**Extracted entries**
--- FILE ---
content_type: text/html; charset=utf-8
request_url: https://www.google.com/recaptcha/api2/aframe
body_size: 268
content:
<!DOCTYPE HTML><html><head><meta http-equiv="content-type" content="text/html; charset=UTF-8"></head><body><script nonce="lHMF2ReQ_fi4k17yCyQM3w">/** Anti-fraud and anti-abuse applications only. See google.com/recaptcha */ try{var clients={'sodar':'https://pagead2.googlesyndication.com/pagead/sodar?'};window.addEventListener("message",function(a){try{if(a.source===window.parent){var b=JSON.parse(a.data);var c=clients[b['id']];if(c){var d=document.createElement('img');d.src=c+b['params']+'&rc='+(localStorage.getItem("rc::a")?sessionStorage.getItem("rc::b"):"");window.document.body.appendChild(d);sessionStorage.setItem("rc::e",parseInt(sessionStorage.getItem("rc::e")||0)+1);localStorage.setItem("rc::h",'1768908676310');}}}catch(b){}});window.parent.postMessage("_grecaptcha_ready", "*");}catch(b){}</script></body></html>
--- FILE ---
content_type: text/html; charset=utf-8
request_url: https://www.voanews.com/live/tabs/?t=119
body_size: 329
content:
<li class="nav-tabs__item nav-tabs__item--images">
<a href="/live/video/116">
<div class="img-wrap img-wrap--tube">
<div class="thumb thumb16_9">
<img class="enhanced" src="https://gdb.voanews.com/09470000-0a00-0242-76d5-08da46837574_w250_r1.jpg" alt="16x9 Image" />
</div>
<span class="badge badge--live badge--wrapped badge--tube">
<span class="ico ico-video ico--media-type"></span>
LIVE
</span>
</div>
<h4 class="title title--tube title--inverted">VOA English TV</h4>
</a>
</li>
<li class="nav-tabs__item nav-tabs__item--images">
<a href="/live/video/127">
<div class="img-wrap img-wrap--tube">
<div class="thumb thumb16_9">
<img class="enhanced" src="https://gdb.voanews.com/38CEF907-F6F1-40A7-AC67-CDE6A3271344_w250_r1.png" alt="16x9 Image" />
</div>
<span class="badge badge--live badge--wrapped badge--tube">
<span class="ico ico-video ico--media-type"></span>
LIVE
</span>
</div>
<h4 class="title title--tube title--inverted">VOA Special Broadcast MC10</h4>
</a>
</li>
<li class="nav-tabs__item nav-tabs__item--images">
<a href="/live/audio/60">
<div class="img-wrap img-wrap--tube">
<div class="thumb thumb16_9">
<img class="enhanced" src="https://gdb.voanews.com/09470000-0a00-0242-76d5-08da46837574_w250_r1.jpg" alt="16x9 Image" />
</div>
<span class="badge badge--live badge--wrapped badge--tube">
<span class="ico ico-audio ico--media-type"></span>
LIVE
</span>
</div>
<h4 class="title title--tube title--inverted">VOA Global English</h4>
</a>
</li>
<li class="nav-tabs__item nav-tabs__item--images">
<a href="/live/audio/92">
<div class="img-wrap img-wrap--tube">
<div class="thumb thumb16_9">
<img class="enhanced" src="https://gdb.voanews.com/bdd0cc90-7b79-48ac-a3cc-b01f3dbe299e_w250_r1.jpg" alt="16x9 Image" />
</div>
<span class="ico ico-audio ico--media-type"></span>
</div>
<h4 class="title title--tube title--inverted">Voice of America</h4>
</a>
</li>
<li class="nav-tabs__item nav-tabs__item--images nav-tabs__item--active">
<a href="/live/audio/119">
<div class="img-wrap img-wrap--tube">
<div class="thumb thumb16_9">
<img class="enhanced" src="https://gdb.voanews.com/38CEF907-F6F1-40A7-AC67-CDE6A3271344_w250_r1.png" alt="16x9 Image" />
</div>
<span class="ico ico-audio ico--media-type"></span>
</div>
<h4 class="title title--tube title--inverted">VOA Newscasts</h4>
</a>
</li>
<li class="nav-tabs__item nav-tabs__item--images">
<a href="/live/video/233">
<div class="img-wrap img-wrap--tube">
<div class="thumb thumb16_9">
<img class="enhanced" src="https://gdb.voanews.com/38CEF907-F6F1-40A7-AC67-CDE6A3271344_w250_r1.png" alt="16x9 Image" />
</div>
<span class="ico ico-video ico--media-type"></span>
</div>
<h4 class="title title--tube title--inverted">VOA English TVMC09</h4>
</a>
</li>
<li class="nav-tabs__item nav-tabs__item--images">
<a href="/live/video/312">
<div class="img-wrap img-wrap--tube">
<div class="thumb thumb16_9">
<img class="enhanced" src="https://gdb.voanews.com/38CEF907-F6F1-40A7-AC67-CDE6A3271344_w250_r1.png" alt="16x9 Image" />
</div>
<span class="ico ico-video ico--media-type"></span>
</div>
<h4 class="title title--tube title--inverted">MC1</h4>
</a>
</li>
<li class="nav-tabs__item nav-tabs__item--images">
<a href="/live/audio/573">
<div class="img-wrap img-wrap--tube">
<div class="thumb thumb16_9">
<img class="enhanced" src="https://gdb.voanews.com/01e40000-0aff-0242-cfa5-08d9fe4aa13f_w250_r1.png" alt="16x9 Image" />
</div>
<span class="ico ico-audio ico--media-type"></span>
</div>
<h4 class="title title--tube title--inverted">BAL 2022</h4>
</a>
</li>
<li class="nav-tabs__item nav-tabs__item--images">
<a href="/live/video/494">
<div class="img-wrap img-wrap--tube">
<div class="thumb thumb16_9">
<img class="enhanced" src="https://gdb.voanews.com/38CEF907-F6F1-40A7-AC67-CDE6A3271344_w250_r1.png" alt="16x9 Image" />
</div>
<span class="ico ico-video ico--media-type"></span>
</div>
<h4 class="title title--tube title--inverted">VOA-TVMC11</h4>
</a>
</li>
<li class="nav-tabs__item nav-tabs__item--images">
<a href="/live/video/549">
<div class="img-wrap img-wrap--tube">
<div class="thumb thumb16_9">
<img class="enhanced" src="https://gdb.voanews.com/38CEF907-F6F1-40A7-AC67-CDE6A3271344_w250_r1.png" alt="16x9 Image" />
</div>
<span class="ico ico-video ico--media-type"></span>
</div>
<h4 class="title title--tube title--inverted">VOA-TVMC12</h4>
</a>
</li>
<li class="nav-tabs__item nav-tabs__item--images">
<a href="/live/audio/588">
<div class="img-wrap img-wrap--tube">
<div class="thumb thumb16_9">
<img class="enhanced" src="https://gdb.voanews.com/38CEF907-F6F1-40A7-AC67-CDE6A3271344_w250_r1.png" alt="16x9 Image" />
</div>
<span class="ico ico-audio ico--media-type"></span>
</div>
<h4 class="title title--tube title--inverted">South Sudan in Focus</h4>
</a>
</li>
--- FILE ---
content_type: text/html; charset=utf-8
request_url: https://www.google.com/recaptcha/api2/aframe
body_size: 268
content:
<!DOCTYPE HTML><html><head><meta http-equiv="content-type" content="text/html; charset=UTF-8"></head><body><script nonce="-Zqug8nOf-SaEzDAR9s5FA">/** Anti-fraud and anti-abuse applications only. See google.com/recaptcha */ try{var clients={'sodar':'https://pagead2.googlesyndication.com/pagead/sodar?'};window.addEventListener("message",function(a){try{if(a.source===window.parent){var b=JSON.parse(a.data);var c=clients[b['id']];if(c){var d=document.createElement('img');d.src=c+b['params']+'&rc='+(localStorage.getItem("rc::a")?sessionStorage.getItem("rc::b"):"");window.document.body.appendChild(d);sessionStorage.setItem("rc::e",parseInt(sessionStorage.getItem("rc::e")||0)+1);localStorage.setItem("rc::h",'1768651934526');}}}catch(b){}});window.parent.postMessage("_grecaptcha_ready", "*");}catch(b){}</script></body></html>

**Your goal**
Quote the lines of the listing above that run from the line with "Sudan in Focus</h4>" through its last line, both included, and nothing else.

**Solved exercise**
<h4 class="title title--tube title--inverted">South Sudan in Focus</h4>
</a>
</li>
--- FILE ---
content_type: text/html; charset=utf-8
request_url: https://www.google.com/recaptcha/api2/aframe
body_size: 268
content:
<!DOCTYPE HTML><html><head><meta http-equiv="content-type" content="text/html; charset=UTF-8"></head><body><script nonce="-Zqug8nOf-SaEzDAR9s5FA">/** Anti-fraud and anti-abuse applications only. See google.com/recaptcha */ try{var clients={'sodar':'https://pagead2.googlesyndication.com/pagead/sodar?'};window.addEventListener("message",function(a){try{if(a.source===window.parent){var b=JSON.parse(a.data);var c=clients[b['id']];if(c){var d=document.createElement('img');d.src=c+b['params']+'&rc='+(localStorage.getItem("rc::a")?sessionStorage.getItem("rc::b"):"");window.document.body.appendChild(d);sessionStorage.setItem("rc::e",parseInt(sessionStorage.getItem("rc::e")||0)+1);localStorage.setItem("rc::h",'1768651934526');}}}catch(b){}});window.parent.postMessage("_grecaptcha_ready", "*");}catch(b){}</script></body></html>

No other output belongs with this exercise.